**STUDY TEXT:**
----------------
ChatGPT is Useless for Real Test Automation
Avoid yet another hype

Coding Jag (a software testing newsletter) #120 featured three articles on ChatGPT:
- ChatGPT for testers
- Using ChatGPT for Test Automation
- ChatGPT for iMessage, Slack, user feedback, and beyond
I am aware of this because my daughter’s article, Playwright vs Selenium WebDriver Syntax Comparison by Example, is also featured in Coding Jag #120.
Some of you might have heard of “ChatGPT” and AI in Test automation in general. I will give my conclusion first: “ChatGPT is totally useless for Real Test Automation”. I will illustrate with ChatGPT examples.
A Simple User Login Test
A user login test in Test Automation is regarded as the “HelloWorld” in coding. Logically, we expect AI Testing to score perfectly on this simplest and well-trained test scenario. Let’s see how well ChatGPT performs.
1. My Request:

2. ChatGPT’s Answer (part 1: test design in steps)

3. ChatGPT Answer (part 2: test script)

My Assessment
I will focus on the test script part (the test design is not worth discussing). Please note, I just specified “user login automated test”, not mentioning any framework or scripting language.
Pros:
1. The test script uses the Selenium WebDriver framework.
A Good choice. Real automated testers take this for granted, however, if you see how many fake automated testers promoting Protractor (deprecated), Test Cafe (hardly seen now), Cypress (Cypress.io, the company behind Cypress, is dying) and Playwright, at least ChatGPT did not make a fundamental error, sticking with W3C’s WebDriver standard.
2. The test script is in Python, a scripting language.
Automated Test Scripts Shall be in the Syntax of a Scripting Language, such as Ruby or Python. We have seen many fake automated testers use C#, Java and JavaScript (JS is not a pure scripting language). Not long ago, I saw a survey, Java, a compiled language, is mostly used in the Selenium community. I will show another proof shortly, related to ChatGPT.
ChatGPT uses Python over Ruby for an obvious reason: Python's dominance in AI.
Cons:
1. It is not a real test case.
A real automated test case shall be in a test framework, such as JUnit for Java and RSpec for Ruby. PyTest is a popular test framework in Python, but ChatGPT does not use it. Its assertion is done by the language keyword "assert".
What if I want to add an alternative test scenario, “User login failed” (a very common one, almost a must) later?
2. The default browser, Firefox, is wrong.
I don’t need to show the stats to state that Chrome is the dominant browser. It does not need high intelligence to figure that out.
3. The test script is invalid!
driver.find_element(By.ID, “login”).click()
There is no "login" button on the login page, rather, a “Sign in” button.
<input type='submit' name='commit' value='Sign in'>
driver.find_element(By.LINK_TEXT, 'Logout').click()
There is no “Logout” link, rather, a “Sign off” link. There is also a wrong assumption of “Dashboard”.
In other words, ChatGPT does not analyze https://travel.agileway.net and does some magic AI work to generate the dedicated and working test scripts. To me, it is totally useless. I am saying this as a real test automation engineer who has been developing thousands of requested (non-generic) automated test scripts for over 17 years.
“The reason that you and your team are hired is to develop a custom software solution. A generic AI bot won’t help you” — Zhimin Zhan
How about a more complex test scenario?
----------------
**SUPPLIED DATA:**
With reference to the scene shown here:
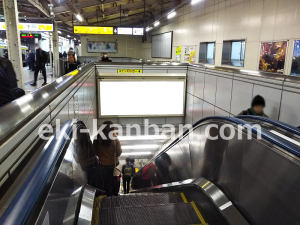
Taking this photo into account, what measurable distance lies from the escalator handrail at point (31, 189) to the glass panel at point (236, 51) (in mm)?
7770

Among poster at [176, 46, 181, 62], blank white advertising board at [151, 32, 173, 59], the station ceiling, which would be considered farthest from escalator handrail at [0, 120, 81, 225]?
blank white advertising board at [151, 32, 173, 59]

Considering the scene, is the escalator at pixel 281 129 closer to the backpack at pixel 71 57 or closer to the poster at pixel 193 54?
the backpack at pixel 71 57

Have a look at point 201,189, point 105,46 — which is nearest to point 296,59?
point 201,189

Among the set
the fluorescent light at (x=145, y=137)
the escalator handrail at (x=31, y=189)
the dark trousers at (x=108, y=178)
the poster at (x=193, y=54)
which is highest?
the poster at (x=193, y=54)

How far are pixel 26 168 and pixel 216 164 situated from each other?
2002mm

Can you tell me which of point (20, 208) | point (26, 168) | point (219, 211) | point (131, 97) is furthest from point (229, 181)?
point (131, 97)

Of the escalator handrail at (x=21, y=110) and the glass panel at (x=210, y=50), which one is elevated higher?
the glass panel at (x=210, y=50)

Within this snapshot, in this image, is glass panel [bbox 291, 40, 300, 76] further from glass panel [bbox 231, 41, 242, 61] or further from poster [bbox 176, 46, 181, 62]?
poster [bbox 176, 46, 181, 62]

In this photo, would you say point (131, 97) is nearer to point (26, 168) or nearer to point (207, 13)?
point (207, 13)

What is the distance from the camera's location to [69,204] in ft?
5.53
----------------
**WHAT TO PRODUCE:** Transcribe the ChatGPT article from "Some of you" up to and including "2: test script)". The listing has nothing to do with the ChatGPT article.

**SOLUTION FOR THIS TASK:**
Some of you might have heard of “ChatGPT” and AI in Test automation in general. I will give my conclusion first: “ChatGPT is totally useless for Real Test Automation”. I will illustrate with ChatGPT examples.
A Simple User Login Test
A user login test in Test Automation is regarded as the “HelloWorld” in coding. Logically, we expect AI Testing to score perfectly on this simplest and well-trained test scenario. Let’s see how well ChatGPT performs.
1. My Request:

2. ChatGPT’s Answer (part 1: test design in steps)

3. ChatGPT Answer (part 2: test script)